## STATED GOAL 1
Please render the listing as a numbered list, leaving out blank lines, starting at its first line and ending at the line that contains "337,78 -> 385,200".

## PAGE EXCERPT
Friday, August 28, 2009

Linux on Netbooks and Whiskers on Kittens

This is going to be a long post, but I think (hope?) it will be worth it to many of you.

I’ve blogged previously about the Inspired Writing project that began this summer in my school district. Briefly, all 5th grade classrooms, all 6th grade Language Arts classrooms, and all 9th grade Language Arts classrooms now have ASUS EeePC 1000 netbook computers. (We hope to expand it to grades 5-12 eventually.) Those teachers also went through staff development this summer based around improving reading and writing skills through the use of technology.

At Arapahoe this means that we have 198 new EeePC 1000’s this fall. This gives us a 1:1 ratio in our 9th grade Language Arts classrooms (we have a few sections using Dell laptops that we had previously purchased with grant money), plus we purchased an additional twelve for our Special Services Department, four for our Study Center, and twenty-four for our media center for student check out. (For now, students can check out a EeePC for use in the media center for a class period at a time. Once we get settled in, we’re hoping to expand that for longer time periods and not restrict it to the media center.)

Our district settled on the EeePC’s for many reasons, two of which were licensing costs and imaging issues. We ordered EeePC’s with Xandros Linux, and they utilize our PODnet wireless network to connect to the Internet, meaning that we don’t have to worry about Microsoft licensing costs (they’re running Open Office). And the Eee’s have a built-in restore mechanism that will reset them back to factory condition, thereby minimizing technical support issues (which is critical as my district, like most these days, has had to cut positions).

So one of my self-assigned jobs this summer was to learn more about Linux in order to both support and hopefully improve the implementation of this project. So at NECC I approached Steve Hargadon, who is my go-to person in my PLN for all things open source. For those of you who know Steve, you won’t be surprised that when I finally tracked him down he was running from one presentation to another, but he kindly gave me several names to contact that he thought could help me out. They all did, but one in particular ended up helping me out more than I could’ve expected.

## STATED GOAL 2
Write the next part of the blog post about Linux on netbooks, picking up after its last sentence.

## DATA SUPPLIED
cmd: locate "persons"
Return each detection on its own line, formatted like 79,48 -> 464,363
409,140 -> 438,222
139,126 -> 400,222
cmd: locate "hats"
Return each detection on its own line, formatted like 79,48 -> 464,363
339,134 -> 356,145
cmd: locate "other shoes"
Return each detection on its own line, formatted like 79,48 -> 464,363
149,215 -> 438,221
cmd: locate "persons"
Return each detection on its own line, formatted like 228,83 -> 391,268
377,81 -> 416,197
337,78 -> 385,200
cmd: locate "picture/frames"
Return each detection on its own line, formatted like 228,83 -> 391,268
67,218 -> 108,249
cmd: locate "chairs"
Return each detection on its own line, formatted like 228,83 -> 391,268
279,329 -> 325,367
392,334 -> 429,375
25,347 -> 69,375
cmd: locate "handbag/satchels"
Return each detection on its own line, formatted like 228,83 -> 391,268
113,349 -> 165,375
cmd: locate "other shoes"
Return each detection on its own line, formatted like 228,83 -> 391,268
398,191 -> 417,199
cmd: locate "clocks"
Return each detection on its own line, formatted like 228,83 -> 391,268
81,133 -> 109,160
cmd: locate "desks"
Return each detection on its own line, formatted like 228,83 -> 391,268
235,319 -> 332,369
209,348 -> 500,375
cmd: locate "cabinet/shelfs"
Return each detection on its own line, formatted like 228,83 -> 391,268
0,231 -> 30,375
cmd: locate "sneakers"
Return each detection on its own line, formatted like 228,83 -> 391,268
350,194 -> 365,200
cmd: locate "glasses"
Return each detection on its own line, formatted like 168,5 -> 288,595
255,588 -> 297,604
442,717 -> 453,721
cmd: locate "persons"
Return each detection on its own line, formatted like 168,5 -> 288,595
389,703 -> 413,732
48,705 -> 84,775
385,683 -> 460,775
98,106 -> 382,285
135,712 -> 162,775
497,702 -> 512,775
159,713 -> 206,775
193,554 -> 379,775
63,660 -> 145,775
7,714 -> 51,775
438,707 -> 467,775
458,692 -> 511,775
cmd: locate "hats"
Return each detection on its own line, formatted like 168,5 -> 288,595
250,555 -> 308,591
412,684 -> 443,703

## OUTPUT 1
1. cmd: locate "persons"
2. Return each detection on its own line, formatted like 79,48 -> 464,363
3. 409,140 -> 438,222
4. 139,126 -> 400,222
5. cmd: locate "hats"
6. Return each detection on its own line, formatted like 79,48 -> 464,363
7. 339,134 -> 356,145
8. cmd: locate "other shoes"
9. Return each detection on its own line, formatted like 79,48 -> 464,363
10. 149,215 -> 438,221
11. cmd: locate "persons"
12. Return each detection on its own line, formatted like 228,83 -> 391,268
13. 377,81 -> 416,197
14. 337,78 -> 385,200

## OUTPUT 2
Jim Klein is the Director of Information Services and Technology for the Saugus Union School District in the Santa Clarity Valley in Northern Los Angeles County. When I contacted Jim with some questions, he answered them, but then also mentioned that he had an imaging process I might want to take a look at. Well, not only did he have an imaging process, but he had extensive, step-by-step documentation for how to do it. This documentation is so good that even I, pretty much completely new to Linux, could figure it out. (Jim and I did end up trading well over fifty emails over a variety of questions, which was way above and beyond the call of duty on Jim’s part, but that was mostly due to one typo on the documentation that we eventually figured out and my apparently inexhaustible capability for asking questions.)

So why am I blogging about this? Because I think this is a process that many of you should take a look at for your schools. Basically, here is why I think this image is so good:

  1. Jim (and his team) have created a custom Ubuntu Netbook Remix image that's optimized for battery life and made it available for anyone to download and use (with step by step directions). You can use their image or modify it for your own needs. (For my school, this included customizing the launcher to add the apps and shortcuts we wanted available to students on the main screen, changing the default save settings in Open Office, changing the homepage and security settings in Firefox, adding the Diigo toolbar to Firefox as well as the Compact Firefox extension, adding the right printer, and running a script at startup to change the keyboard settings – more on that below.)

  2. This image installs from a flash drive in about six minutes.

  3. It uses open source software, so less of your limited dollars are going to licensing costs. Linux is also a relatively "thin" OS, so it runs pretty well on netbooks even though they have less horsepower.

  4. The image has a built-in, 10-second system recovery option on reboot (adds 10 seconds to the normal reboot time). Yep, I said 10 seconds. Wait, it gets better. The recovery preserves user documents. (You can also choose to wipe out user docs, but that process takes a little longer.) And, unlike the built-in recovery option in the ASUS Xandros distribution, this doesn’t restore to factory settings, but to your image – with all changes, settings, and printers preserved. This is also a recovery process that a teacher can do, without having to track down a tech support person or wait until they have time to troubleshoot it – they can restore on the fly in the classroom (assuming it’s not a hardware issue), so it minimizes impact on instructional time.

  5. It uses the Netbook Launcher interface, which I think is more productive for students and also looks nicer. (IMO, the Xandros interface doesn’t look as professional, which I think makes a difference for high school students, and also requires more clicks to get to what you want.)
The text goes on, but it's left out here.